##### Passage #####

Need to see challala.txt for a definitive test.
#include <math.h>
#include <stdio.h>
#include <stdlib.h>
#include <string.h>
// Why use a coarse approximation?
//#define PI 3.1415926536
#define PI 3.1415926535897932384626433832795
// Let us stick to double only.
//float s(float x, float);
double s(double x, double);
// Add void, else declaration does not check the parameters.
//double AWGN_generator();
double AWGN_generator(void);
// These should have already been declared in <stdio.h>
// FILE* fopen(const char* nomDuFichier, const char* modeOuverture);
// int fclose(FILE* pointeurSurFichier);
int main(int argc, char *argv[]) {
//parameters
double eps = 0.05;
// float f = 0.215;
double f = 0.215;
double mu = 1.1;
double D = 0.001;
int time_window = 90;
// Unclear why `int/long` used here. size_t would be idiomatic for array sizing.
int num_points = 1000;
long num_neurons = 1000;
// Avoid integer division when a FP quotinet is desired
// double deltaT = time_window / num_points;
double deltaT = 1.0*time_window / num_points;
int i;
//time
double Time[num_points];
Time[0] = 0.0;
for (i = 1; i < num_points; i++)
{
Time[i] = Time[i - 1] + deltaT;
}
//opening file for saving data
FILE* fichier = NULL;
fichier = fopen("challala.txt", "w");
if (fichier != NULL) {
double v[num_points][num_neurons];
// zero fill use wrong type in sizeof.
// Avoid type in sizeof, better to use sizeof object
// memset(v, 0, num_points * num_neurons * sizeof(long));
memset(v, 0, sizeof v);
// Let us use FP here.
//long compteur[num_points];
double compteur[num_points];
memset(compteur, 0, sizeof compteur);
int pos_1;
int pos_2;
//Euler's method
for (pos_1 = 1; pos_1 < num_points; pos_1++)
{
for (pos_2 = 0; pos_2 < num_neurons; pos_2++) {
// float t = Time[pos_1 - 1];
double t = Time[pos_1 - 1];
v[pos_1][pos_2] = v[pos_1 - 1][pos_2]
+ deltaT * (-v[pos_1 - 1][pos_2] + mu + eps * s(t, f))
+ sqrt(2 * D * deltaT) * AWGN_generator();
if (v[pos_1][pos_2] > 1) {
v[pos_1][pos_2] = 0;
compteur[pos_1] += 1 / deltaT / num_neurons;
}
}
// Change of type
// fprintf(fichier, "%ld", compteur[pos_1]);
fprintf(fichier, " %g", compteur[pos_1]);
}
fclose(fichier);
printf("ca a marche test.txt");
} else {
// Was not the file another name?

##### Information supplied #####

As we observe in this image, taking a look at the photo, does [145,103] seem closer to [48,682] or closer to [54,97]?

#####

Continue the annotated C program for the Euler-method neuron simulation, picking up right after its final comment.

Result of this exercise |
// printf("Impossible d'ouvrir le fichier test.txt");
printf("Impossible d'ouvrir le fichier \"%s\"\n", challala.txt);
}
return 0;
}
//float s(float x, float f) {
double s(double x, double f) {
// M_PI is not defined in the standard C library, although common in extensions.
//return sin(2 * M_PI * f * x);
return sin(2 * PI * f * x);
}
double AWGN_generator() {
double temp1;
double temp2;
double result;
int p;
p = 1;
while (p > 0) {
temp2 = (rand() / ((double) RAND_MAX));
if (temp2 == 0) { // temp2 is >= (RAND_MAX / 2)
p = 1;
} // end if
else { // temp2 is < (RAND_MAX / 2)
p = -1;
} // end else
} // end while()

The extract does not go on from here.